Migrants fearing deportation set fire that killed at least 39, Mexico's president says
Published in News & Features
CIUDAD JUAREZ, Mexico — At least 39 migrants were killed and dozens more were injured Monday night when a fire broke out in an immigrant detention center in Mexico, just south of the U.S. border, authorities said Tuesday.
Mexican President Andrés Manuel López Obrador said the blaze in Ciudad Juarez began when migrants ignited mattresses after they found out they were going to be deported to their home countries. He said most of the dead were from Central and South America.
“They never imagined that it would cause this terrible misfortune,” López Obrador said.
A Mexican federal official with knowledge of the case who spoke on the condition of anonymity said the migrants were protesting because 68 of them were packed into a cell meant for no more than 50 people and they had no access to drinking water.
The fire, which erupted at a National Migration Institute lockup about 400 feet south of the Rio Bravo, which separates Juarez from El Paso, was one of the deadliest incidents ever recorded at an immigration holding center in Mexico.
It triggered an immediate outcry from migrant advocates, who blamed the deaths on a series of ever-more stringent immigration policies in both the United States and Mexico.
It also raised questions about Mexico’s ability to care for and manage migrants as the U.S. prepares to roll out a new policy that would turn back an even larger number of asylum seekers this summer.
Already, northern Mexican cities have been overwhelmed with migrants because of recent Biden administration policies that limit the ability of migrants from four countries to to seek asylum at the border.

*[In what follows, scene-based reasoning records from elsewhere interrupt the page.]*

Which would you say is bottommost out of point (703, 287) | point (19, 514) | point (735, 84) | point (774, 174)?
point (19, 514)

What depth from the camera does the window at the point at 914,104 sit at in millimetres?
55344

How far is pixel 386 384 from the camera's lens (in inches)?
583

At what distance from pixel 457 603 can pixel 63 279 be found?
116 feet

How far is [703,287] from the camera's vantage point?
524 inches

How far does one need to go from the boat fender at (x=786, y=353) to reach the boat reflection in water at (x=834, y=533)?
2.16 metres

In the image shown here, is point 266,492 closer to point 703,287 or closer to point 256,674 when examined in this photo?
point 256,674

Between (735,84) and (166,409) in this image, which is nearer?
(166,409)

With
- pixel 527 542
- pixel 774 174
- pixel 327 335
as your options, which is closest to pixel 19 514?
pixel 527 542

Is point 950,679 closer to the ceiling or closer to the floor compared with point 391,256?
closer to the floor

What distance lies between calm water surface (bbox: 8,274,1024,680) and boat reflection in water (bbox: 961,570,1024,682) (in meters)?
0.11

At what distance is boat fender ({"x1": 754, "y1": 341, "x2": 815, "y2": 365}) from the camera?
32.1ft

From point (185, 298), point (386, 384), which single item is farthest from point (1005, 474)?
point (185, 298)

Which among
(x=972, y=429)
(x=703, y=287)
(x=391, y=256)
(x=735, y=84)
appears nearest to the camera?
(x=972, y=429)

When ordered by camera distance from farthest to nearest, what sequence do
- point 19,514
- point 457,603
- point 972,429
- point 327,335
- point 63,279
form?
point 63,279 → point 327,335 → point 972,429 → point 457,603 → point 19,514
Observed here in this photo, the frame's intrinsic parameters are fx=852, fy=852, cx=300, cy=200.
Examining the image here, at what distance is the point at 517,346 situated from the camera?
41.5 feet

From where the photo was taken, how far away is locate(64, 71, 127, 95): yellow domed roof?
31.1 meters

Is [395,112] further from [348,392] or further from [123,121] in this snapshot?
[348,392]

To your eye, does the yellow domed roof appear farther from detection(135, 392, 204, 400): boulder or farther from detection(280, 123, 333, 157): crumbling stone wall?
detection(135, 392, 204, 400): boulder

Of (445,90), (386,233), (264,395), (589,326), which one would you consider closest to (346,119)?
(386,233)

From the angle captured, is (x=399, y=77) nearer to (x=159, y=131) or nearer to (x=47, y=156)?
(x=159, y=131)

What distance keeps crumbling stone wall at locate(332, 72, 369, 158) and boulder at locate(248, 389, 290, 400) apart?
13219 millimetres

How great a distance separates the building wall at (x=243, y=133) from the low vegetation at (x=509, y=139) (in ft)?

Tensions have been particularly high in Ciudad Juarez, where shelters housing people hoping to cross into the United States are overflowing and stranded migrants have been begging for food and money in the streets.
“We have exceeded our capacity to provide attention,” said Miguel Angel Gonzalez, president of a church-based network of shelters in Juarez. He said his network’s 15 shelters have been completely full for the last six months.